Our research group has carried out a series of population-based case-control investigations of variation at the MSTN gene, where a sample of Thoroughbreds was separated on the basis of retrospective racecourse performance into discrete cohorts containing unrelated animals. Considering the relative contribution of muscle power to sprint and longer-distance racing, elite Group race winning animals were subdivided into those that had won their best (most valuable or highest grade) race over distances ≤8 f and those that had won their best race over distances >8 f. Among the two distance cohorts a highly significant (P = 3.70×10−5) association with a SNP in intron 1 (g.66493737C>T) was observed (Hill et al., 2010b). In an increased sample set, which was not restricted by excluding relatives, a very strong association was observed (n = 197, P = 3.28×10−13) and this association became stronger when the long-distance cohort was compared with individuals that had won their best race over ≤7 f (n = 167, P = 8.55×10−14). Two alleles were observed at this biallelic SNP: a ‘C’ allele and a ‘T’ allele, with the ‘C’ allele more than twice as frequent in the short-distance (≤7 f) cohort of animals compared to the long-distance (>8 f) group (0.75 and 0.34 respectively), corresponding to an odds ratio of 5.81 (Hill et al., 2010d). Considering best race distance (BRD) as a quantitative trait, the data for the elite cohort was analyzed using the distance (furlongs) of the highest grade or most valuable Group race won as the phenotype. BRD was highly significantly associated (n = 197, P = 1.47×10−19) with the g.66493737C>T SNP (Hill et al., 2010b; Hill et al., 2010d).

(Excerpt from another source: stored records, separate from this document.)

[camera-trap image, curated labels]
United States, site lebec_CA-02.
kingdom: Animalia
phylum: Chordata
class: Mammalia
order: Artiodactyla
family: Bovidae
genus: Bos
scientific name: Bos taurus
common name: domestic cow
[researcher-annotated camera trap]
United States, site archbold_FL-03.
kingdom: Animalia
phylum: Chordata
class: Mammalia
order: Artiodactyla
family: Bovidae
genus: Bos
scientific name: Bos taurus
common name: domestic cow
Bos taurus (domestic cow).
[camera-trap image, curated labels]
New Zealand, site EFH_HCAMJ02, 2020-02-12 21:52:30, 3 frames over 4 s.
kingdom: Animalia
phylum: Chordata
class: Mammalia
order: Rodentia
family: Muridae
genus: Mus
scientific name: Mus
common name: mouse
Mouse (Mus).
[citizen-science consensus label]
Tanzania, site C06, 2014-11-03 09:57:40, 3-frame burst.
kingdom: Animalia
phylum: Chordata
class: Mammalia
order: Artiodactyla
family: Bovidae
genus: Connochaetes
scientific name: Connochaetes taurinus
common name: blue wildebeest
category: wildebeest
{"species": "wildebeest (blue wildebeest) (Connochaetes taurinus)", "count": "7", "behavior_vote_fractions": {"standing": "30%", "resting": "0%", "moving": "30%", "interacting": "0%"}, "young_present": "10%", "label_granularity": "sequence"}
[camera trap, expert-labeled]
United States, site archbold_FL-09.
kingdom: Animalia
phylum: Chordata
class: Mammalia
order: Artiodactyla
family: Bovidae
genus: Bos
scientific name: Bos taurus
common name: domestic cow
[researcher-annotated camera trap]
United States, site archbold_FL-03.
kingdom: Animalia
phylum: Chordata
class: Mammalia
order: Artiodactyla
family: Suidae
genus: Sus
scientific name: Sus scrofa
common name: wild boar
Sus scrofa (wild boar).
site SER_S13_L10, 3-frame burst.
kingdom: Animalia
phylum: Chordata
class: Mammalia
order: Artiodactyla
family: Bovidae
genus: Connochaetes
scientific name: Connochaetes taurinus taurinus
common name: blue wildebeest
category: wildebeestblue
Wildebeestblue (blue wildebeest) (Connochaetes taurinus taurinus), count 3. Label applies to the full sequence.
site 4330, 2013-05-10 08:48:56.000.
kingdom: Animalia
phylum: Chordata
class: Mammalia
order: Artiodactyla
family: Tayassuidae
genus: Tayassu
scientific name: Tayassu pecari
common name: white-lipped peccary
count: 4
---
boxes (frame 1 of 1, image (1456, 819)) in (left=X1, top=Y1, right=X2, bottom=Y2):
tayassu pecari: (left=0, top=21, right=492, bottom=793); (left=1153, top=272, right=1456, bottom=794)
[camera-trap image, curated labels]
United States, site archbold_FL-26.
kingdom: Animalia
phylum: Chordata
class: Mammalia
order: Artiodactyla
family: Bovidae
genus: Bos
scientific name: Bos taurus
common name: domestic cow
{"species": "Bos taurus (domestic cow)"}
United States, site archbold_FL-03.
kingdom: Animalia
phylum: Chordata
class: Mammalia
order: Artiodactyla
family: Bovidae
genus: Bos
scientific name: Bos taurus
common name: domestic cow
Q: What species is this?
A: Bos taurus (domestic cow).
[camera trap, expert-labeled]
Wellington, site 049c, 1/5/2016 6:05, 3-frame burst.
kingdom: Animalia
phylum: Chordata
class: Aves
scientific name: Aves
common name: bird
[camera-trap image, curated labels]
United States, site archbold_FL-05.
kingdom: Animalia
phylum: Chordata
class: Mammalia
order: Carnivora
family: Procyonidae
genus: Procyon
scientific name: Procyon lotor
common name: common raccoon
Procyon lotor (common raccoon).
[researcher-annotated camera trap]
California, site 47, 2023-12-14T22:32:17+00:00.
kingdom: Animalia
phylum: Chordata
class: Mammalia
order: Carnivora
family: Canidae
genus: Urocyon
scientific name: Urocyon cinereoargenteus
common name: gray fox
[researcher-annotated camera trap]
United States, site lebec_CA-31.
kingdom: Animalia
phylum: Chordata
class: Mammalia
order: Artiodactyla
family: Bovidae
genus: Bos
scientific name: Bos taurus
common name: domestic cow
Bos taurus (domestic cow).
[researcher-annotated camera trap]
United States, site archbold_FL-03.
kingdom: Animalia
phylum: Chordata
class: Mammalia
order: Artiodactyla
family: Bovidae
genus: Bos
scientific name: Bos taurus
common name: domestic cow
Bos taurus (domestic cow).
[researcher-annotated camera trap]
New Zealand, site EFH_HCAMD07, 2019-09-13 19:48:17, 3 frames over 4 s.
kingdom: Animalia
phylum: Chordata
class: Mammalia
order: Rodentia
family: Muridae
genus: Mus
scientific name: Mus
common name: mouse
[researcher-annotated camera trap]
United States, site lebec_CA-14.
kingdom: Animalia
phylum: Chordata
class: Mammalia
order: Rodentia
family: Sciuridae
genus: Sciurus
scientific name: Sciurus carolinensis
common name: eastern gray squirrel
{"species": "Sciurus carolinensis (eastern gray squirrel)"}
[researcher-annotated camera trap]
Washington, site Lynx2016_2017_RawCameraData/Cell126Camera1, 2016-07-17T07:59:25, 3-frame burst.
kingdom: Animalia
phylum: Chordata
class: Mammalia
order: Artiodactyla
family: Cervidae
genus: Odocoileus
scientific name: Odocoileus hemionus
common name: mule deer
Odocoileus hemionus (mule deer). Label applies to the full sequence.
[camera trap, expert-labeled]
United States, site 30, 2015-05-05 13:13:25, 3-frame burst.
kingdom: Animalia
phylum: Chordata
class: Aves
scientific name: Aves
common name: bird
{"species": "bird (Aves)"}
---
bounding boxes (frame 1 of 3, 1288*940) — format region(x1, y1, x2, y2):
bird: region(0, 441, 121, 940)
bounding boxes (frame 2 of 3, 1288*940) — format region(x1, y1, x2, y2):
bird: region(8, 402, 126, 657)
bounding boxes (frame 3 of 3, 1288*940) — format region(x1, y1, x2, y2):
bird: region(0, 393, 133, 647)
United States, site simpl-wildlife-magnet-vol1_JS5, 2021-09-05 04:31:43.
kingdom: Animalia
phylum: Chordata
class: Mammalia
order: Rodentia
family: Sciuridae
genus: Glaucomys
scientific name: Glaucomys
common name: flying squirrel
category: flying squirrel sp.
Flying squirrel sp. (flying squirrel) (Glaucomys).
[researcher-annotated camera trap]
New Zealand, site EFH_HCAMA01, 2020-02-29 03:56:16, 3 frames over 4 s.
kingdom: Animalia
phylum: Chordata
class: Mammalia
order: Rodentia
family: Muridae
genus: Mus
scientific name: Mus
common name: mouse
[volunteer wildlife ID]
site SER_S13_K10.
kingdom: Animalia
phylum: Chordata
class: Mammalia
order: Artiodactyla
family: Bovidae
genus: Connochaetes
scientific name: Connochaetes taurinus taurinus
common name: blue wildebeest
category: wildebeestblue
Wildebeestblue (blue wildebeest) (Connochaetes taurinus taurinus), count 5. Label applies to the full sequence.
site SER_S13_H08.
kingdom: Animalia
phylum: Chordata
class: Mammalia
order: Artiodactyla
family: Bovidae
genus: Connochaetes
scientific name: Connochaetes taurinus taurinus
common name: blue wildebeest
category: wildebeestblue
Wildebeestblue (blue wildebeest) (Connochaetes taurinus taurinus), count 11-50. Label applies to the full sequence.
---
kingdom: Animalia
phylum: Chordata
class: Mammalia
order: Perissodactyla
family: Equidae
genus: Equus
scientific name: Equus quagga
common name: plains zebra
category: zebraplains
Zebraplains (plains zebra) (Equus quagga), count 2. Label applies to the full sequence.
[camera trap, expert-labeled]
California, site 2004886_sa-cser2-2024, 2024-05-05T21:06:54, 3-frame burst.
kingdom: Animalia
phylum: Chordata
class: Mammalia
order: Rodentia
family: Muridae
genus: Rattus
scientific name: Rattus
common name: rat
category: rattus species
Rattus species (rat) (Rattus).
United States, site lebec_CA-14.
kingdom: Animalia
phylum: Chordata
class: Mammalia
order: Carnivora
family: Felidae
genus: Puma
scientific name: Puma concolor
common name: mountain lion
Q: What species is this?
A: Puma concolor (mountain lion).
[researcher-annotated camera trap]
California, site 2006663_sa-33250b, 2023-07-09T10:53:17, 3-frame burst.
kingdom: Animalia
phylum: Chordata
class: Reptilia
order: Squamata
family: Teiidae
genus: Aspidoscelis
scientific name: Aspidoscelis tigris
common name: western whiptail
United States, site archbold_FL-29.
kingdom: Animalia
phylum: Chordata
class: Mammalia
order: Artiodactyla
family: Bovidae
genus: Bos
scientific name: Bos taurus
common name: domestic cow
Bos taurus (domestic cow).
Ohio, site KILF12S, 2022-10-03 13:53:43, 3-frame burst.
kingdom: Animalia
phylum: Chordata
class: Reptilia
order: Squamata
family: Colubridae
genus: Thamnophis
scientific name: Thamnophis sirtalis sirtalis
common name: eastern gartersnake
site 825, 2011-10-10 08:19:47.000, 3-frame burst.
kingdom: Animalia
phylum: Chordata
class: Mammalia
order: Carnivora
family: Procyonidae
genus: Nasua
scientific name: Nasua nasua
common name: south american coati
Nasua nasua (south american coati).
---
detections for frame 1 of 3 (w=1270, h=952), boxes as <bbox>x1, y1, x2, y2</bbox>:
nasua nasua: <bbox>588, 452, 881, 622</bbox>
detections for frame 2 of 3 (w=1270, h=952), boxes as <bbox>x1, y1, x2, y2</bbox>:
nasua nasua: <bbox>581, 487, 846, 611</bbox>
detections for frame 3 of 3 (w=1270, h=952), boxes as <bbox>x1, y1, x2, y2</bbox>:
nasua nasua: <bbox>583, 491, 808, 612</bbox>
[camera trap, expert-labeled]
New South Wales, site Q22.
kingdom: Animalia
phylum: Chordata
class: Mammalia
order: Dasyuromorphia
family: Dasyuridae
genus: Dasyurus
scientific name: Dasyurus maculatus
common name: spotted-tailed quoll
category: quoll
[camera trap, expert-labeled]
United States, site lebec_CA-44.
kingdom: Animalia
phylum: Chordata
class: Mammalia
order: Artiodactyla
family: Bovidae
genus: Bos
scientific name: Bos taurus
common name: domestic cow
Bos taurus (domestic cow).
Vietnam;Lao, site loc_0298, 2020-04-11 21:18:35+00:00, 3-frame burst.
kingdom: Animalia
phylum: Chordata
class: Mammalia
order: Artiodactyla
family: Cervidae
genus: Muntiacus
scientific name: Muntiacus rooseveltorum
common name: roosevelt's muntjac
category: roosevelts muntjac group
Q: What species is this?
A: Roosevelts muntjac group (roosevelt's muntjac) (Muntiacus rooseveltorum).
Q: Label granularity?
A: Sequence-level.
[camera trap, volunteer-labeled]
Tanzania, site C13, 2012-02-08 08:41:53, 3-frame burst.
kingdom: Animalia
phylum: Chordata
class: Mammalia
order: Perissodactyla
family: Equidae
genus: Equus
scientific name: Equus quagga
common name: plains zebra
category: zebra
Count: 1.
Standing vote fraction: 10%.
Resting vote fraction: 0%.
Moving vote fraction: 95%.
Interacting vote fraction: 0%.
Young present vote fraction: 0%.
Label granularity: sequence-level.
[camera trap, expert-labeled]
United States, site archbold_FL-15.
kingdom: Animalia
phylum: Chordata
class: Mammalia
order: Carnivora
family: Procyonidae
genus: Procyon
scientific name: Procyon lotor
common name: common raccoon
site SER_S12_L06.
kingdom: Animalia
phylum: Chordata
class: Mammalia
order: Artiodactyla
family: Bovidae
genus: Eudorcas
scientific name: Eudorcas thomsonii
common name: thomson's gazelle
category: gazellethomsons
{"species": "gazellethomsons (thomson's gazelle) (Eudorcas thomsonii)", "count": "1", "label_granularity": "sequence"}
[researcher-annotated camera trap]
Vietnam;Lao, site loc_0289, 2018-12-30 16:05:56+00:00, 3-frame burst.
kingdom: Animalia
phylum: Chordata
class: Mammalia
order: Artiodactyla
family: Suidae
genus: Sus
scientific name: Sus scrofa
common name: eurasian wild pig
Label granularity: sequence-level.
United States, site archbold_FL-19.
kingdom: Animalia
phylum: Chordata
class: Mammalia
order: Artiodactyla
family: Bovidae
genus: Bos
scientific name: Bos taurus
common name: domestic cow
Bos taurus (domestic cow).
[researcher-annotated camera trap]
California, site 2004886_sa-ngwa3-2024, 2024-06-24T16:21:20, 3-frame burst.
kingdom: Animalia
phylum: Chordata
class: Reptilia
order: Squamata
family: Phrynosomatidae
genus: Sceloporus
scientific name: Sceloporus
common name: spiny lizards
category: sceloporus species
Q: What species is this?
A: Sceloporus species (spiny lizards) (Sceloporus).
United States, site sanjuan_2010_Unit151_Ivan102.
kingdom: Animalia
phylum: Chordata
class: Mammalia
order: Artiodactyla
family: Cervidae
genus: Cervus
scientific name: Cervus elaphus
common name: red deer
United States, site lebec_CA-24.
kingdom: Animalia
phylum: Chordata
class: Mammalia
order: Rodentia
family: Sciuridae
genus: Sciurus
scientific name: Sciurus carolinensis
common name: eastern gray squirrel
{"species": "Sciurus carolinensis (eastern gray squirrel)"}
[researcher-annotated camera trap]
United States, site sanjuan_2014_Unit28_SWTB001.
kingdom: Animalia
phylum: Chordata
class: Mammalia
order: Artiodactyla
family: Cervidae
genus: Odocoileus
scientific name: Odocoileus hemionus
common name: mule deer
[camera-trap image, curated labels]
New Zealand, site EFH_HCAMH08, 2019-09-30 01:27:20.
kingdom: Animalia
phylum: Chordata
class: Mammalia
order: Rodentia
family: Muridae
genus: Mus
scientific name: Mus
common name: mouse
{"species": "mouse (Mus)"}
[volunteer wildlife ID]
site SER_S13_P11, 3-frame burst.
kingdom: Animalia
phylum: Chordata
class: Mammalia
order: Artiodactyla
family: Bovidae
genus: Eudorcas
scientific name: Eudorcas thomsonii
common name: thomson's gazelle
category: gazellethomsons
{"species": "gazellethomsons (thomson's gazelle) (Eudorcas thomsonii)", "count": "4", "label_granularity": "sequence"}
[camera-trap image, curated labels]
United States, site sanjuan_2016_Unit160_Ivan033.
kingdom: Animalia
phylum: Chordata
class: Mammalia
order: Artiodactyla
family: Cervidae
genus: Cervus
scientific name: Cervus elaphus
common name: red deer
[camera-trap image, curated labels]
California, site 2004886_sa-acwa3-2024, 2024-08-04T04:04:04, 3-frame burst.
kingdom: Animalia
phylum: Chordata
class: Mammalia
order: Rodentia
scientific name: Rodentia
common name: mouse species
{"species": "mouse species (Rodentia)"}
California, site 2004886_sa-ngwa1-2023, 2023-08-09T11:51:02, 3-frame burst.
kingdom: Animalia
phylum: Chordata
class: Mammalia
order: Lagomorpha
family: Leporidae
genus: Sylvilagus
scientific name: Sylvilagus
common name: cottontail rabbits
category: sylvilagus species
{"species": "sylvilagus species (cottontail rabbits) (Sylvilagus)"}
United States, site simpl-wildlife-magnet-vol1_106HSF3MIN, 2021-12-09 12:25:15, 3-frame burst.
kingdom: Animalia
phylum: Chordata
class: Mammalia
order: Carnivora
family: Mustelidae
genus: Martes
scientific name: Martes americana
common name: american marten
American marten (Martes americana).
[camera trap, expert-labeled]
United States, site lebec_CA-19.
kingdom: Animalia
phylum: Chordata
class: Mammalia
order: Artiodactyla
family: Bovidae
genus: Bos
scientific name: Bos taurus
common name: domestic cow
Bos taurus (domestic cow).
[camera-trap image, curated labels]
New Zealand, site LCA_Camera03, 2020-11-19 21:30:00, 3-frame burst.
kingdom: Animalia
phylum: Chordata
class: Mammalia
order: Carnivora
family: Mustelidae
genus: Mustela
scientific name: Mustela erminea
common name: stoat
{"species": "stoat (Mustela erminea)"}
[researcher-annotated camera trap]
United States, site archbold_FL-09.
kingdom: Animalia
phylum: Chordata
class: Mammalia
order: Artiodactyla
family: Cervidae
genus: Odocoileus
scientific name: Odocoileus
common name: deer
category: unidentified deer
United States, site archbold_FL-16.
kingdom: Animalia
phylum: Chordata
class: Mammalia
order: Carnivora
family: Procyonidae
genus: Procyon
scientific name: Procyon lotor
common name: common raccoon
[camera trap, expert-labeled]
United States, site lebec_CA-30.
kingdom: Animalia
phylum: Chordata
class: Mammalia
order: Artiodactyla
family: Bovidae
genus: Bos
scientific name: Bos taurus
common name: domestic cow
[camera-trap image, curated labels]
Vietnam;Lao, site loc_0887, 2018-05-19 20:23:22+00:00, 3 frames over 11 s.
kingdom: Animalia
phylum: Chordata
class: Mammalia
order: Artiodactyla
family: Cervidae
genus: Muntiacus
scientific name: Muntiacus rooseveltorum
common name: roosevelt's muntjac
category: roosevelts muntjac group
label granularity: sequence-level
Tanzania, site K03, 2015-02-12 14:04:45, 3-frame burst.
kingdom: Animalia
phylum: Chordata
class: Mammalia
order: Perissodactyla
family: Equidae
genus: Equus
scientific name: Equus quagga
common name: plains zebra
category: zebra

A genetic test is now available to horse breeders and trainers for this polymorphism. The Equinome Speed Gene Test may be used to make a prediction about the type of horse an individual is most likely to be and may be used to improve decision making in selection, breeding and training. At this locus, homozygotes for the ‘C’ allele (i.e., C:C) have been found to compete preferentially in faster, shorter-distance races (mean BRD = 6.5 ± 1.5 f). The C:T horses, on the other hand, are best suited to middle-distance races (mean BRD = 9.1 ± 2.3 f), while T:T horses have greater stamina and tend to excel in longer-distance races (mean BRD = 11.0 ± 2.1 f) (Hill et al., 2010b). A distribution of the genotypes according to BRD is shown in Figure 17.2. The physical phenotypes of genetically different horses also vary significantly; among males, C:C horses were found to have ∼7% greater muscle mass at two years old than T:T horses, suggesting a more precocious development of the skeletal musculature. In terms of racing performance, C:C individuals earned up to 13 times more in prize money than T:T horses at two years old, when race distances are primarily limited to ≤8 f.